Mode d’emploi du travail à tout prix
Emmanuel Macron a promis que son deuxième quinquennat serait celui du plein emploi. A marche forcée et sans égard pour la casse sociale. Après l’assurance chômage et les retraites, voici venu le temps du RSA
Cela part d’une bonne intention, le plein emploi, objectif un taux de chômage limité à 5 % en 2027. Une prouesse pour la France habituée à figurer en queue du peloton européen. Elle est classée vingtième aujourd’hui avec 7,1 % de chômeurs quand l’Allemagne ou la Pologne sont à 3 %.
Le plein emploi est l’héritage que souhaite laisser Emmanuel Macron. Sa conviction : la valeur travail est le gage d’une vie plus digne et d’un pays plus prospère. France Travail sera l’étendard qui détrônera Pôle Emploi.
Pour y parvenir, deux réformes sont déjà actées : celle de l’assurance-chômage qui réduit le nombre de jours d’indemnisation et celle des retraites qui instaure l’âge légal à 64 ans. Chacune a son objectif : passer moins de temps au chômage avant le retour à l’emploi et rester plus de temps au travail quand on est devenu senior. Ces deux gros morceaux avalés, les Français croyaient pouvoir souffler.
Or, l’encre des décrets d’application de la réforme des retraites à peine séchée, le gouvernement lance le prochain chantier. Celui du RSA qui ne devra plus être automatique, mais accordé en échange d’un minimum d’heures d’activité. La négation de son essence même qui est de « garantir un montant minimal de ressources aux personnes sans activité ».

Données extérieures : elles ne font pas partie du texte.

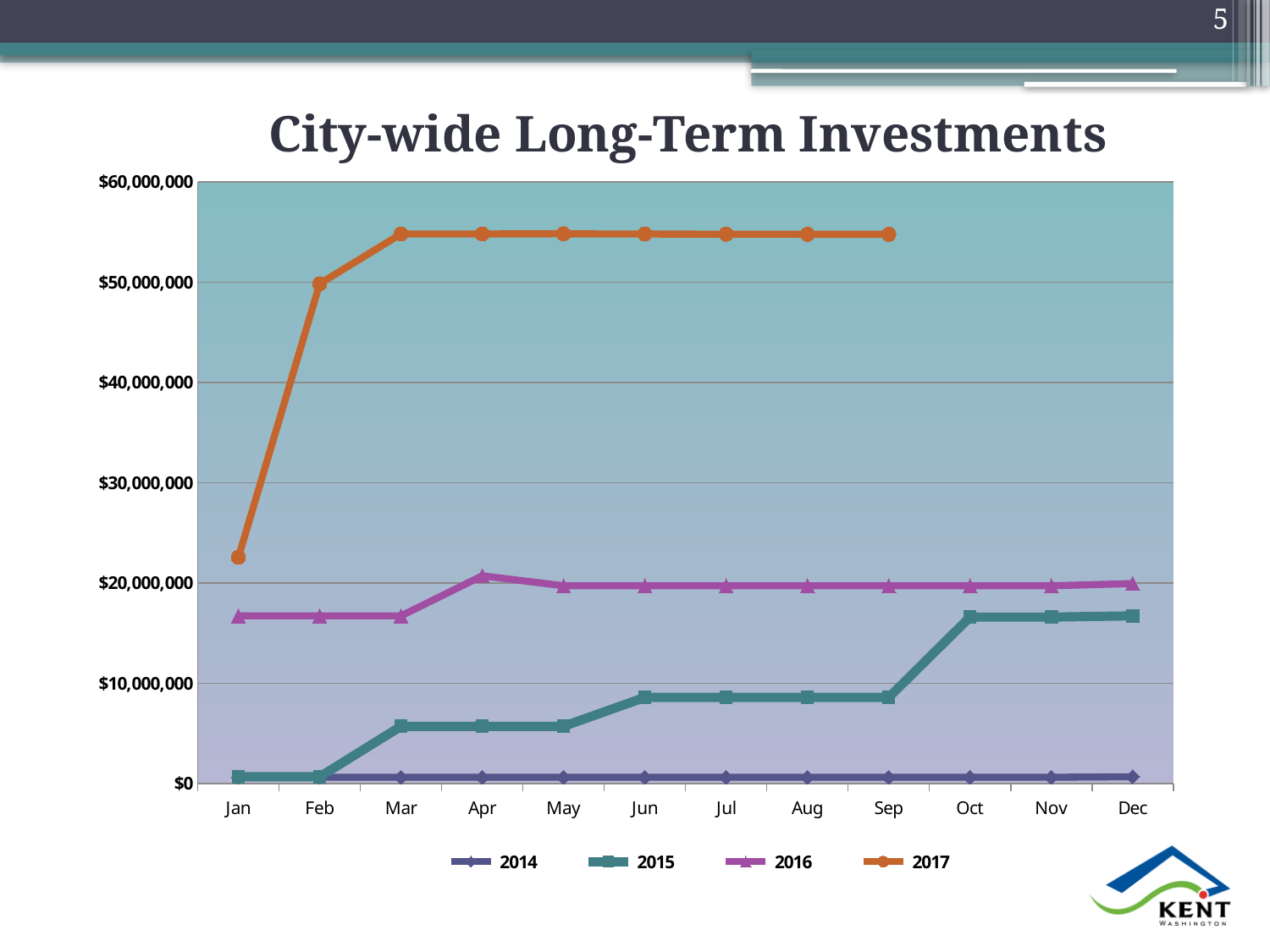
Is the value for 2016 in Jun greater or less than $10,000,000? greater Is the value for 2015 in Mar greater or less than $10,000,000? less How many months are shown along the x axis? 12 In Jun, which series has the larger value, 2015 or 2016? 2016 Does the 2015 series rise or fall from Jan to Dec? rise How many series does the legend list? 4 Is the value for 2017 in Mar greater or less than $50,000,000? greater In Feb, which series has the larger value, 2017 or 2016? 2017 Which series has the highest value in Sep? 2017 Which series has the lowest value in Dec? 2014 What kind of chart is shown on the slide? line chart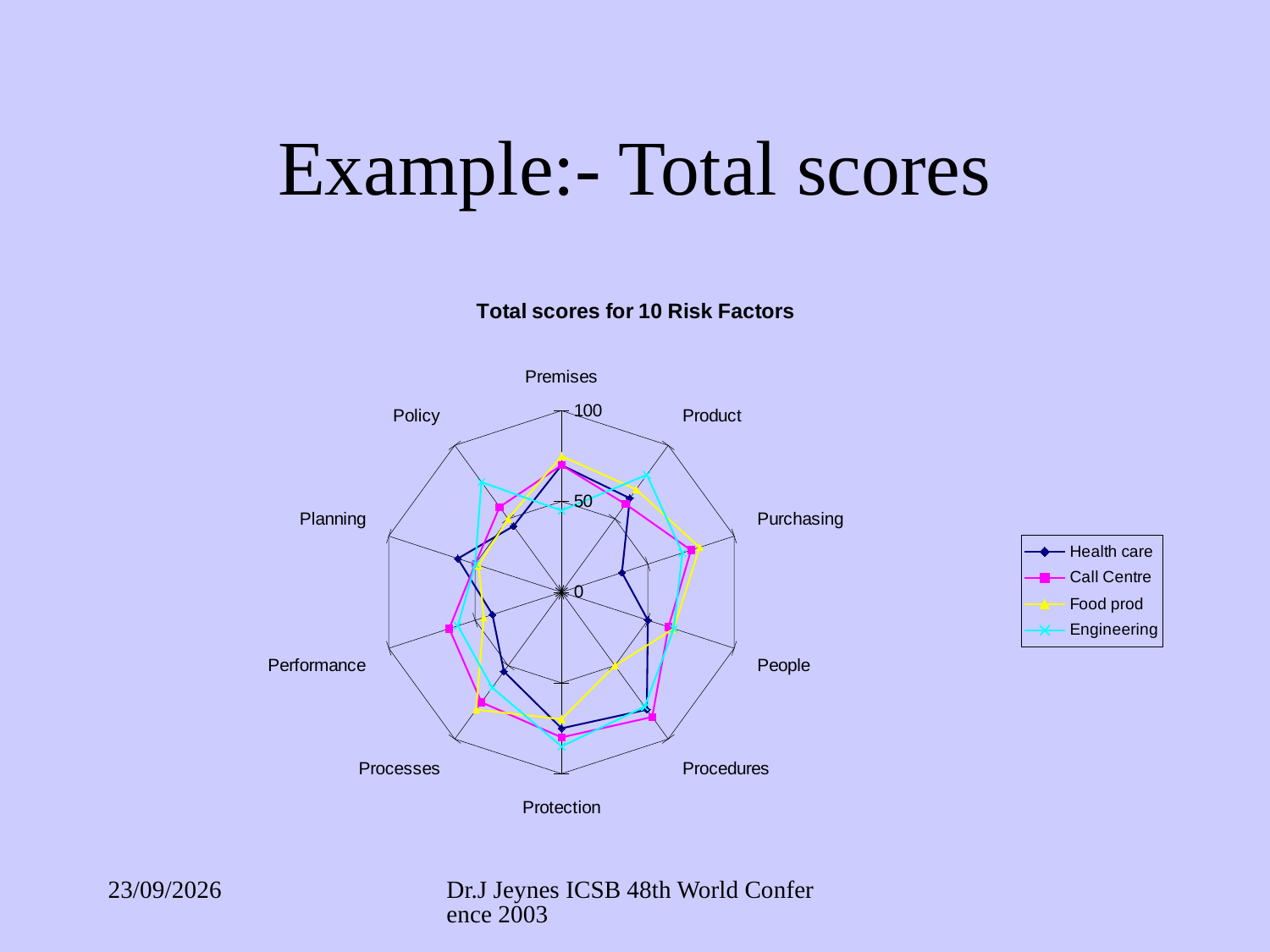
How many series does the legend list? 4 Is the Call Centre value for Purchasing greater or less than 50? greater Is the Health care value for Purchasing greater or less than 50? less For Purchasing, which series has the larger value, Engineering or Health care? Engineering What kind of chart is shown on the slide? Radar chart How many risk factor categories are plotted on the chart? 10 Which series is drawn in cyan with x markers? Engineering Is the Engineering value for Policy greater or less than 50? greater For Processes, which series has the larger value, Food prod or Health care? Food prod What is the title of the chart? Total scores for 10 Risk Factors For Premises, which series has the larger value, Health care or Engineering? Health care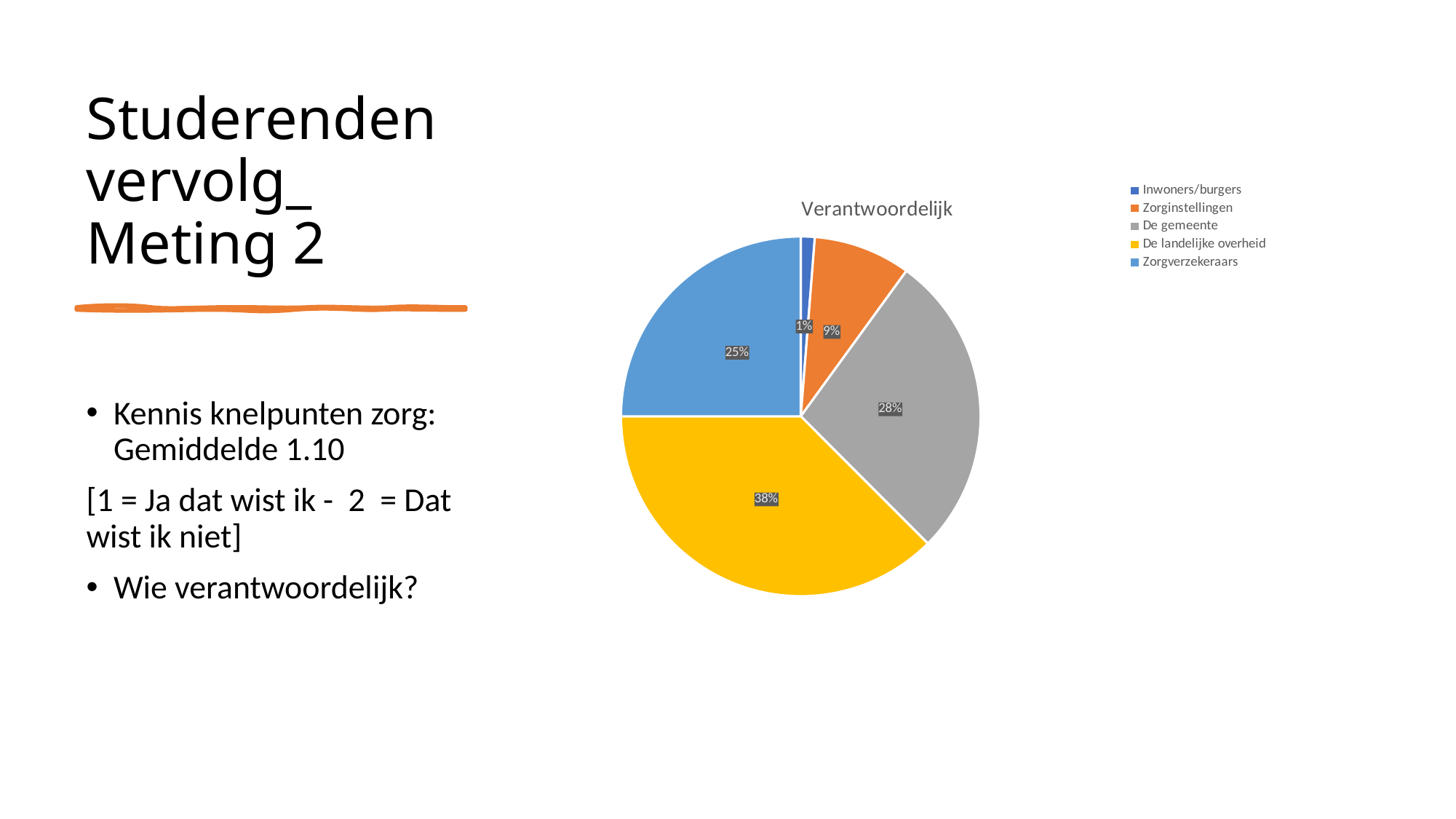
Which category has the smallest slice of the pie? Inwoners/burgers What share of the pie does De gemeente have? 28% What share of the pie does Inwoners/burgers have? 1% What share of the pie does Zorgverzekeraars have? 25% What type of chart is shown on the slide? pie chart How many categories does the legend list? 5 What is the title of the chart? Verantwoordelijk Which is larger, the share for De gemeente or the share for Zorgverzekeraars? De gemeente What is the difference in percentage points between De landelijke overheid and De gemeente? 10 Which category has the largest slice of the pie? De landelijke overheid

D’une réforme l’autre, les ministres sont envoyés au front pour obtenir le passage en force vers le plein emploi. Ne reste qu’à retirer du projet de loi Darmanin sur l’immigration le volet sur la régularisation des sans-papiers dans les métiers sous tension – afin de les réserver aux seuls travailleurs français-pour que le tableau soit complet.
Tous au travail, vous dit-on ! Anciens chômeurs, retraités, sans activité, debout ! Ne voyez-vous pas que la France compte 350 800 emplois vacants dans le BTP ou la restauration ?
Sauf que le RSA compte en France 2 millions de bénéficiaires, pas tous vaillants et capables de faire n’importe quel métier. Ce nouveau projet va de nouveau crisper une France déjà largement fracturée par la réforme des retraites.
Le Parti socialiste, réuni en bureau national, a dégainé le premier. « Le gouvernement poursuit une politique de casse sociale et fait du “pauvre” la figure du paresseux profiteur, bouc émissaire si facile de tous les maux de la société »
Voilà bien le sujet. S’il y a autant d’emplois vacants, c’est bien parce que pas grand monde n’a envie de les occuper. Peu attractifs, à temps partiel, mal rémunérés, fractionnés parfois même dangereux, ces emplois en question ont besoin d’être revalorisés. Trop longtemps, certains employeurs ont abusé de cadences trop denses et de petits boulots sous-payés.
La réalité, c’est qu’avec… 3 000 milliards de dettes, Emmanuel Macron n’a plus le choix. Il lui faut une croissance soutenue par plus de travail, donc plus de revenus et de richesse pour le pays, sinon ce serait par l’impôt qu’il faudrait les rembourser.
D’ailleurs, sa stratégie semble fonctionner : 92 400 emplois ont été créés depuis le début de l’année 2023. En trois ans, les effectifs dans le pays ont augmenté de 5 %.
Mais le prix à payer est élevé. Moins de salariés, plus d’entrepreneurs ; moins de CDI, plus de travail précaire ; moins de temps plein, plus de temps partiel… nous sommes en train d’assister au changement de toute l’organisation du travail en France.
Ainsi, un tiers des créations d’emplois résulte-t-elles de l’alternance ou de l’apprentissage.
Nous serions, paraît-il, au pic de la dynamique. Mais le gouvernement ne veut pas y croire. Tant le pari du deuxième quinquennat repose sur le travail . À tout prix. Quitte à casser le consensus social du pays.